• **Extrait de page**
★ ★ ★ ★ ★
J'attends le film Inter

J'avais prévu de me moquer des annonces pour les films Inter mais en fin de saison, au moment de faire le bilan. Seulement, à l'occasion du remplacement du chroniqueur Daniel Morin par l'humoriste Frédérick Sigrist, je vais en dire quelques mots avant de lui tirer mon chapeau.

 

Je mets le lien maintenant car il s'agit de la vidéo (ah la vidéo à la radio!) et l'on pourra l'écouter tout en lisant la suite.

http://www.franceinter.fr/emission-le-billet-de-daniel-morin-les-cesars-2016-bonjour-tristesse

Depuis quelques mois, Inter a décidé de labelliser aussi des films étrangers en V.O. Par conséquent, au moment des annonces et autres publicités (très peu nombreuses à l'antenne d'où le succès de la chaîne nationale), une voix en anglais sort du poste tel un diable de sa boite. Parfois, une autre répond et l'on comprend qu'il s'agit d'une scène enregistrée. Petite musique de fond, voix-off (comme on dit en bon français) pour résumer la situation. Poursuite du dialogue en anglais et titre du film décliné par la voix-off dans un anglais prononcé à la française à couper au couteau. Ça donne dernièrement [zeu reuvnantte]. Le tout avec une intonation d'un sérieux qui tranche avec le comique de la situation. Mais comme on est sur Inter, on ne rit pas sauf dans les espaces prévus à cet effet.

 

frédérick sigrist

Voici que mon attention a été attirée par la chronique de Frédérick Sigrist lundi 29 février juste avant 7 h :

« Cette année, le palmarès des Césars 2016 en France était placé sous le signe de la joie, de la bonne humeur et de l’allégresse. (…) On aurait pu appeler, ça, ce palmarès : bonjour tristesse ! César du meilleur acteur pour Vincent Lindon dans « La loi du marché ». (musique lente pour accompagner le résumé) Alors, rien qu'au pitch, on sent qu'on va pas se taper le cul par terre, quand même, hein. En même temps, Vincent Lindon, un film Inter : on aurait pu se douter... »
★ ★ ★ ★ ★
• **Données fournies**

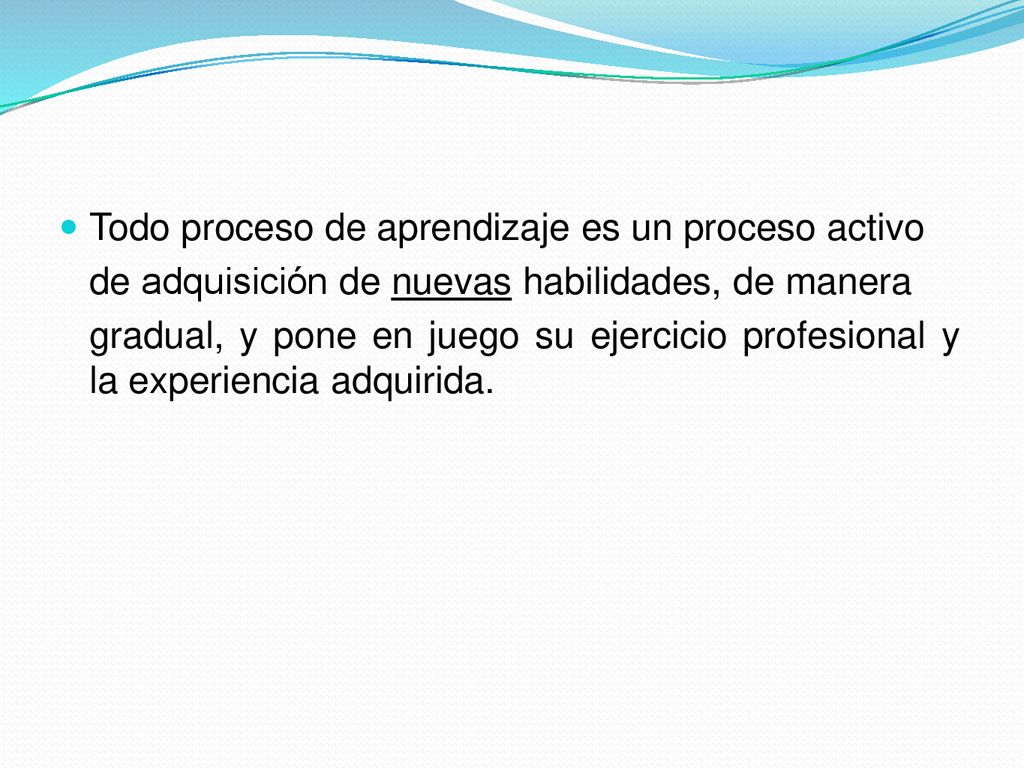 Todo proceso de aprendizaje es un proceso activo de adquisición de nuevas habilidades, de manera gradual, y pone en juego su ejercicio profesional y la experiencia adquirida.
★ ★ ★ ★ ★
• **Votre consigne**
Recopiez le passage de l'extrait sur les films Inter, en commençant à « J'avais prévu de » et en terminant à « tirer mon chapeau. ». Les lignes n'ont aucun rôle à jouer ici.

• **Votre réponse**
J'avais prévu de me moquer des annonces pour les films Inter mais en fin de saison, au moment de faire le bilan. Seulement, à l'occasion du remplacement du chroniqueur Daniel Morin par l'humoriste Frédérick Sigrist, je vais en dire quelques mots avant de lui tirer mon chapeau.